Typische Fehler und Grenzen
Der häufigste Fehler ist die Übersteuerung auf dünner Datenbasis: Wer einzelne Stunden aufgrund von zwei oder drei Conversions abschaltet, riskiert, profitable Reichweite dauerhaft zu verlieren, ohne es zu merken. Ein zweiter Fehler ist der Konflikt mit automatischen Geboten – bei Performance Max oder zielwertbasierten Strategien laufen manuelle Zeitgebote weitgehend ins Leere, weil das System die Tageszeit selbst bewertet und gegensteuert. Setzt man beides gleichzeitig ein, entsteht schnell eine trügerische Scheinkontrolle.
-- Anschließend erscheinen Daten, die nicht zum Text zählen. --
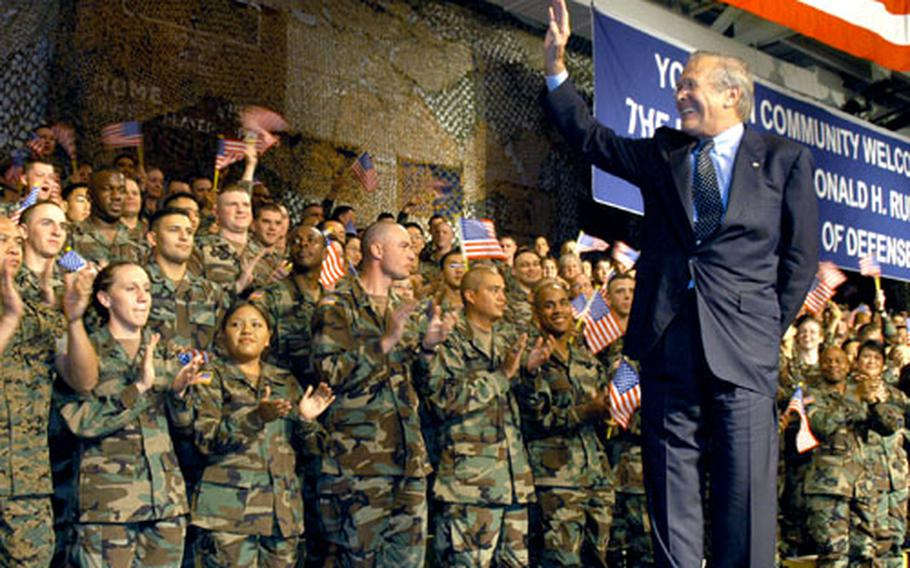 U.S. Secretary of Defense Donald Rumsfeld greets servicemembers at Yongsan Garrison. The secretary took 10 questions from the audience that ranged from the U.S. future in Iraq to the military's policies involving divorces to an invitation to the local Navy ball.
Eine strukturelle Grenze ist die bereits erwähnte Zeitzonen-Falle: Der Werbezeitplaner nutzt die Kontozeitzone, nicht die Ortszeit des einzelnen Nutzers. Bei bundesweiten Kampagnen ist das unkritisch, bei international ausgespielten Anzeigen aber eine echte Fehlerquelle. Schließlich sollte die Zeitsteuerung nie isoliert betrachtet werden: Sie ist ein Feinschliff und ersetzt weder eine saubere Gebotsstrategie noch die Arbeit an Anzeigenqualität, Suchbegriffen und Zielseite, die den weit größeren Hebel bilden.
Einordnung: Zeitsteuerung im Zusammenspiel der Hebel
Die Erstellungszeitpunkt-Optimierung ist einer von mehreren Steuerungshebeln neben Standort, Gerät und Zielgruppe. In Konten mit ausreichend Conversion-Volumen übernimmt Smart Bidding immer mehr dieser Feinsteuerung automatisch; die manuelle Zeitsteuerung behält ihren Wert dann vor allem als Leitplanke – etwa um Auslieferung außerhalb der Servicezeiten ganz zu unterbinden oder ein Mindestmaß an Kontrolle über die Budgetverteilung zu behalten. Grundlagen zu Google Ads insgesamt fasst der Wikipedia-Artikel zu Google Ads zusammen, während der Zusammenhang zu Suchwerbung allgemein im Artikel zur Suchmaschinenwerbung beschrieben wird.
Wer die zeitliche Steuerung mit dem übrigen Aussteuerungssystem verzahnt – Budgetverteilung, Klickrate-Optimierung und Zielwerte – erhält ein rundes Bild. Die Kunst liegt nicht darin, möglichst viele Fenster zu sperren, sondern das Budget dorthin zu lenken, wo die Klicks und Kontakte den höchsten nachgelagerten Wert haben. So verstanden ist Ad Scheduling weniger ein Sparinstrument als ein Werkzeug zur Wertsteuerung.